▶ PROBLEM TO WORK ON: Copy the data below word for word, starting at the line with "Is [7,61] above or below [72,57] overall?" and going through the last line of the data. Leave out any pictures.

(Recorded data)
☆ ☆ ☆

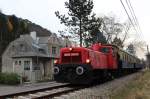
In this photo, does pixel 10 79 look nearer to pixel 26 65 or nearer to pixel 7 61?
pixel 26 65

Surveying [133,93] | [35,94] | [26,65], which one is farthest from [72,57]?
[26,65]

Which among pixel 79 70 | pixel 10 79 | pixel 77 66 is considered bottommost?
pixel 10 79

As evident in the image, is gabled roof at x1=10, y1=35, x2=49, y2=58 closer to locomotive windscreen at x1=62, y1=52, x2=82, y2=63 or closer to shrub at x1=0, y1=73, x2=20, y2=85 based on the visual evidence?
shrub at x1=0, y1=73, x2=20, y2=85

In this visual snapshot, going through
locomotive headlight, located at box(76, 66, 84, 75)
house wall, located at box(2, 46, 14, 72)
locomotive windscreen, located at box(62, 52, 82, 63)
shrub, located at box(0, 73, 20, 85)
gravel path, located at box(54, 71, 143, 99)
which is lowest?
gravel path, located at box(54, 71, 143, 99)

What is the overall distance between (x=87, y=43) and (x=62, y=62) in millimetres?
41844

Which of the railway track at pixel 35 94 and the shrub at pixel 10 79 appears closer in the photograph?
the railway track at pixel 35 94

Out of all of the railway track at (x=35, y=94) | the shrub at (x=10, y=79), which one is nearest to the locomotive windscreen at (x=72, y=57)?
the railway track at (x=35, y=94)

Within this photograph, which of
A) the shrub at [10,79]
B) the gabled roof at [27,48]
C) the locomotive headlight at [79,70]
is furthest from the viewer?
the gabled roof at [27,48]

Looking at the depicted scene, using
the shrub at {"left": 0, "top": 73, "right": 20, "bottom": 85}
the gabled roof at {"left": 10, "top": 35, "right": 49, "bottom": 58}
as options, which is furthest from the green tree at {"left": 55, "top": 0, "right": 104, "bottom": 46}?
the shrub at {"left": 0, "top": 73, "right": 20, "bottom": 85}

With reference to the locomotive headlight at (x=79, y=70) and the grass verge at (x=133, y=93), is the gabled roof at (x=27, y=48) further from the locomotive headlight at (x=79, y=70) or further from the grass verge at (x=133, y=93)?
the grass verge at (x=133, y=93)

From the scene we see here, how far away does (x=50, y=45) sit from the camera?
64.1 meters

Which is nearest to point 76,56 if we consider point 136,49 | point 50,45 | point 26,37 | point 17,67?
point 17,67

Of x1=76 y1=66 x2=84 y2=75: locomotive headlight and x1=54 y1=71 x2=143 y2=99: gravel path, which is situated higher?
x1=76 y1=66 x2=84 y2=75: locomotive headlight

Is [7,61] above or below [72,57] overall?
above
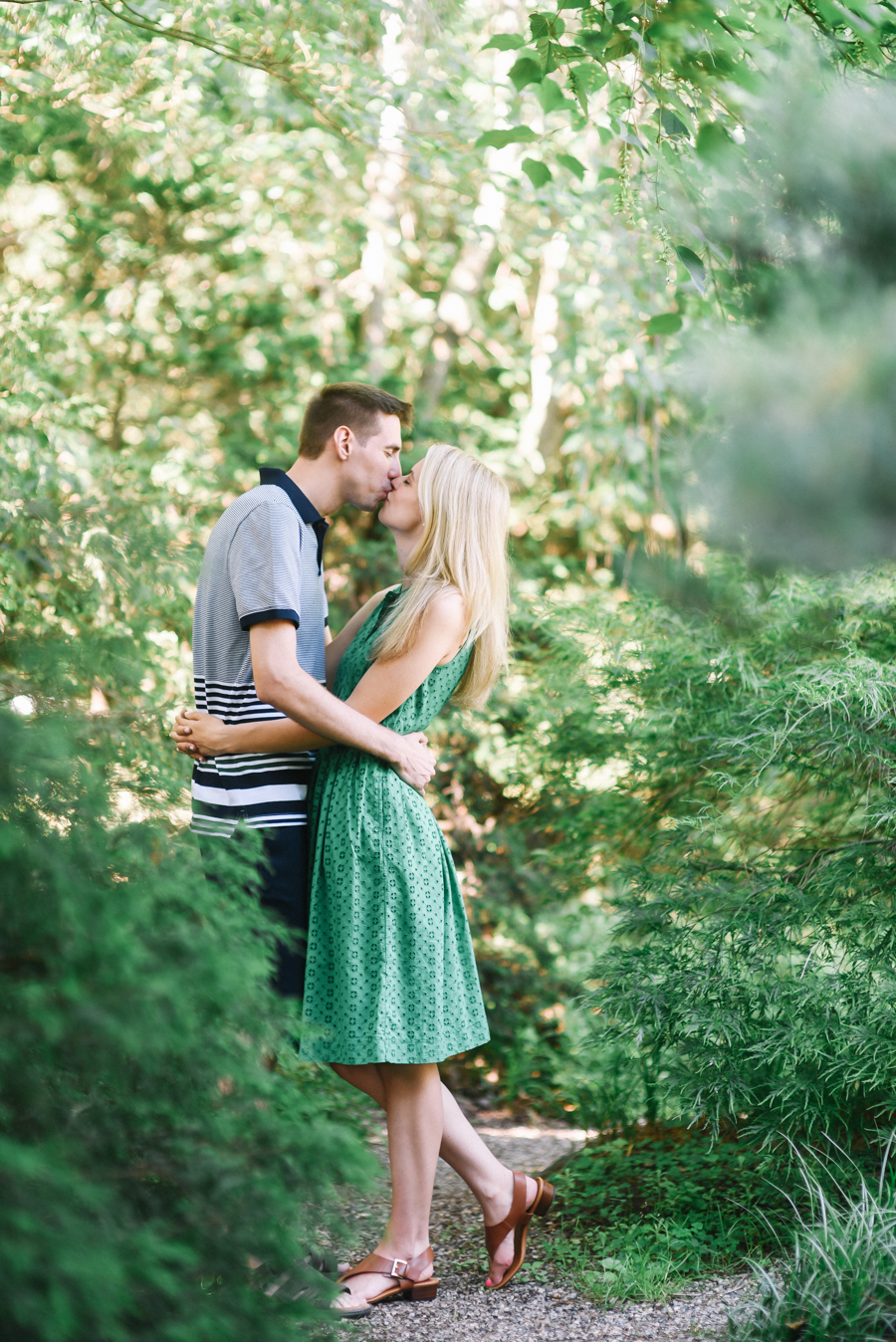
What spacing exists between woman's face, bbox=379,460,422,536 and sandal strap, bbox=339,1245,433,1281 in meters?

☆ ☆ ☆

▶ ANSWER BELOW:
Is [7,61] above or below [72,57] overall?
above
What spacing exists between woman's face, bbox=379,460,422,536 and sandal strap, bbox=339,1245,433,1281 in meters?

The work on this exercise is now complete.